> **Problem details**: Reproduce every one of the records below word for word, keeping each line unchanged.
# Supplied material start
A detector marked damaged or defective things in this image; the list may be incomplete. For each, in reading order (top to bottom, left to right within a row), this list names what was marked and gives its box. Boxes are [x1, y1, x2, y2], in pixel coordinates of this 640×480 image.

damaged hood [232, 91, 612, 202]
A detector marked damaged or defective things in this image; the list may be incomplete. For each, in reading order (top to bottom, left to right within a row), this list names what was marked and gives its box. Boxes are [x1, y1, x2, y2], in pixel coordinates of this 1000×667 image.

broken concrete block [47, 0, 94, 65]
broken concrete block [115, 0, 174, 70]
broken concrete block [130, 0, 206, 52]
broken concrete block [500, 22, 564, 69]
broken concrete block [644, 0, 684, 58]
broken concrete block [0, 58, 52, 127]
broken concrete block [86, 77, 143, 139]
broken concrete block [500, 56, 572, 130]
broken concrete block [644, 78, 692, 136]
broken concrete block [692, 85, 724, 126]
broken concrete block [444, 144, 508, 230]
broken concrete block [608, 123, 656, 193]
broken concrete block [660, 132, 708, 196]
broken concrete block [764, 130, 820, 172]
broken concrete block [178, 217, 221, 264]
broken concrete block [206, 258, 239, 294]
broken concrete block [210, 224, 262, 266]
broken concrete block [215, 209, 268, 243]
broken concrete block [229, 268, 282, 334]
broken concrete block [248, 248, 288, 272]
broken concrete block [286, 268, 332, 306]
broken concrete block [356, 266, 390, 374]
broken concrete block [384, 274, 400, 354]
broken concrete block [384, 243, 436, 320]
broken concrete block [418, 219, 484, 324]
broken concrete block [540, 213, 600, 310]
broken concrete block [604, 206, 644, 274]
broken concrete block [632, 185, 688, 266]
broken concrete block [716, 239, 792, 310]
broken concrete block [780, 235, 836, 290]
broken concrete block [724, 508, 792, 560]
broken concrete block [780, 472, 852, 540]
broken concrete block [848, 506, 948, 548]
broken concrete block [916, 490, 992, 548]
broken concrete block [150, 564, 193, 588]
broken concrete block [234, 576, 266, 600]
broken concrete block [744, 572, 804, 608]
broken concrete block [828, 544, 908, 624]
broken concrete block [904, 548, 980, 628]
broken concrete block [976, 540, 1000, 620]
# Supplied material end
> **Final result**:
A detector marked damaged or defective things in this image; the list may be incomplete. For each, in reading order (top to bottom, left to right within a row), this list names what was marked and gives its box. Boxes are [x1, y1, x2, y2], in pixel coordinates of this 640×480 image.

damaged hood [232, 91, 612, 202]
A detector marked damaged or defective things in this image; the list may be incomplete. For each, in reading order (top to bottom, left to right within a row), this list names what was marked and gives its box. Boxes are [x1, y1, x2, y2], in pixel coordinates of this 1000×667 image.

broken concrete block [47, 0, 94, 65]
broken concrete block [115, 0, 174, 70]
broken concrete block [130, 0, 206, 52]
broken concrete block [500, 22, 564, 69]
broken concrete block [644, 0, 684, 58]
broken concrete block [0, 58, 52, 127]
broken concrete block [86, 77, 143, 139]
broken concrete block [500, 56, 572, 130]
broken concrete block [644, 78, 692, 136]
broken concrete block [692, 85, 724, 126]
broken concrete block [444, 144, 508, 230]
broken concrete block [608, 123, 656, 193]
broken concrete block [660, 132, 708, 196]
broken concrete block [764, 130, 820, 172]
broken concrete block [178, 217, 221, 264]
broken concrete block [206, 258, 239, 294]
broken concrete block [210, 224, 262, 266]
broken concrete block [215, 209, 268, 243]
broken concrete block [229, 268, 282, 334]
broken concrete block [248, 248, 288, 272]
broken concrete block [286, 268, 332, 306]
broken concrete block [356, 266, 390, 374]
broken concrete block [384, 274, 400, 354]
broken concrete block [384, 243, 436, 320]
broken concrete block [418, 219, 484, 324]
broken concrete block [540, 213, 600, 310]
broken concrete block [604, 206, 644, 274]
broken concrete block [632, 185, 688, 266]
broken concrete block [716, 239, 792, 310]
broken concrete block [780, 235, 836, 290]
broken concrete block [724, 508, 792, 560]
broken concrete block [780, 472, 852, 540]
broken concrete block [848, 506, 948, 548]
broken concrete block [916, 490, 992, 548]
broken concrete block [150, 564, 193, 588]
broken concrete block [234, 576, 266, 600]
broken concrete block [744, 572, 804, 608]
broken concrete block [828, 544, 908, 624]
broken concrete block [904, 548, 980, 628]
broken concrete block [976, 540, 1000, 620]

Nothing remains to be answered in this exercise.